● **Record extracts**:
"""
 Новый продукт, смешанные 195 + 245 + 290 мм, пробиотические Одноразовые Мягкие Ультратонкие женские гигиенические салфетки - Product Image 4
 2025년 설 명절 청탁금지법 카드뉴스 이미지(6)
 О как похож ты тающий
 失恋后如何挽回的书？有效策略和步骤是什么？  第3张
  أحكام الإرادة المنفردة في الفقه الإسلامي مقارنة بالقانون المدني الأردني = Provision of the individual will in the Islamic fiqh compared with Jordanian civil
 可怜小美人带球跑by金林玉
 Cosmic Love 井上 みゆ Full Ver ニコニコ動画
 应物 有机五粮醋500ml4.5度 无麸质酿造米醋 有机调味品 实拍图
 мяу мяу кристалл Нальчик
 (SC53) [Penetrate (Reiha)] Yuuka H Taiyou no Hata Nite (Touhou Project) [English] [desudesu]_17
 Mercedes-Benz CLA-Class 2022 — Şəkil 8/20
"""
"""
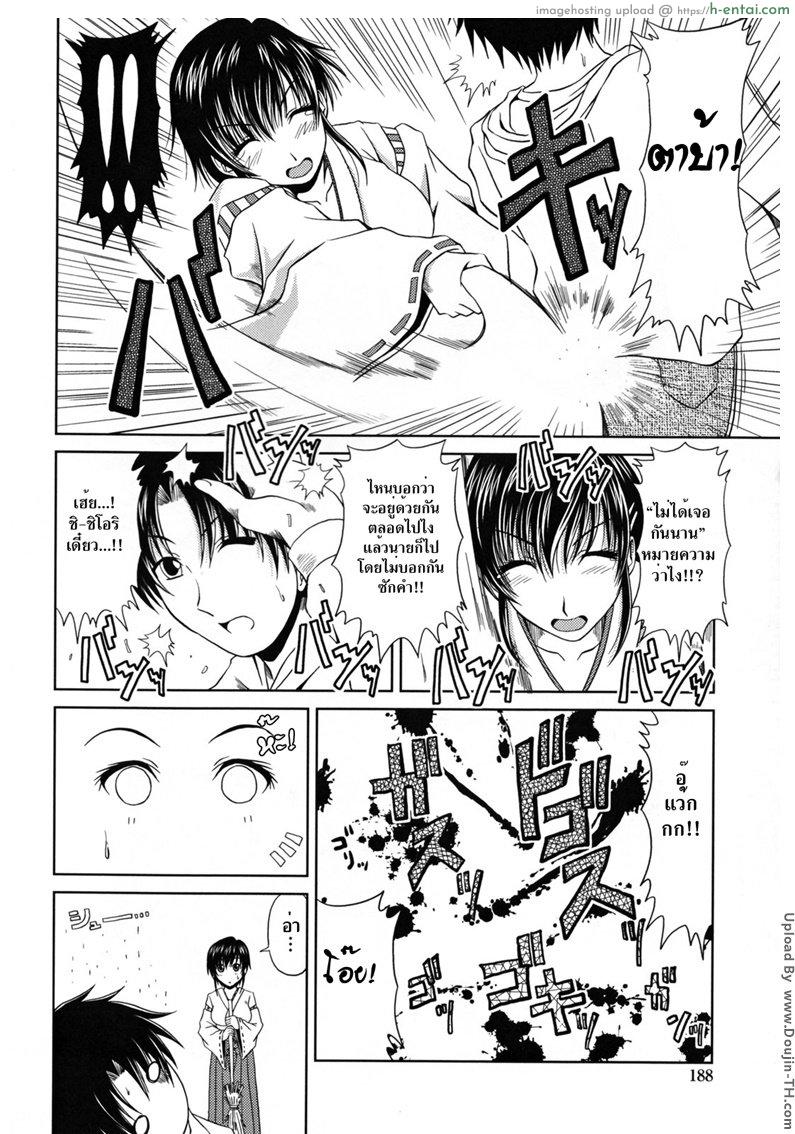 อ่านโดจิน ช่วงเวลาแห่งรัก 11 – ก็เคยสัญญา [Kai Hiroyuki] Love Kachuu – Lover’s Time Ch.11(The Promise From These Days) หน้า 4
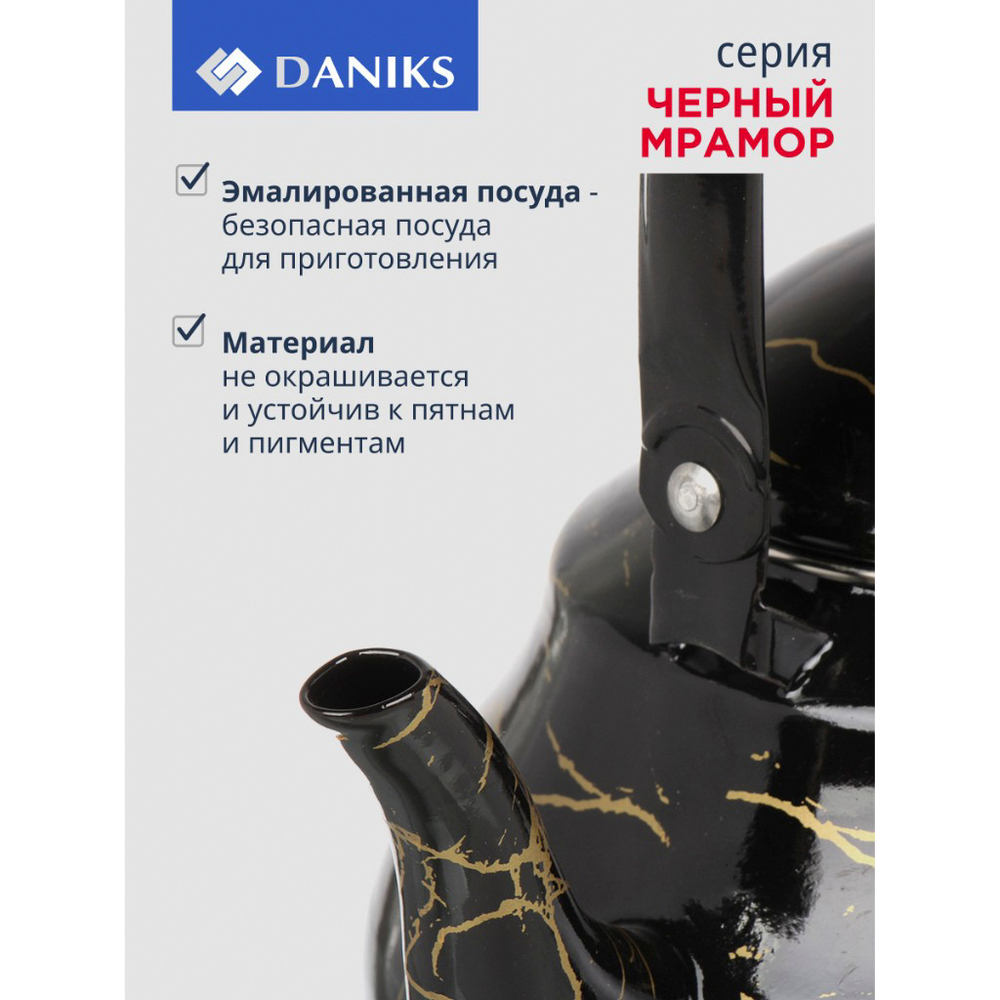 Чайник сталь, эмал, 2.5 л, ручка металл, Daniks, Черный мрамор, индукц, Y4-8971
"""
● **Exercise objective**:
Copy the records from the line containing "อ่านโดจิน ช่วงเวลาแห่งรัก 11" through the line containing "Чайник сталь, эмал, 2.5", changing "Черный мрамор" to "Белый мрамор" and keeping everything else the same. Omit the pictures.

● **Task answer**:
 อ่านโดจิน ช่วงเวลาแห่งรัก 11 – ก็เคยสัญญา [Kai Hiroyuki] Love Kachuu – Lover’s Time Ch.11(The Promise From These Days) หน้า 4
 Чайник сталь, эмал, 2.5 л, ручка металл, Daniks, Белый мрамор, индукц, Y4-8971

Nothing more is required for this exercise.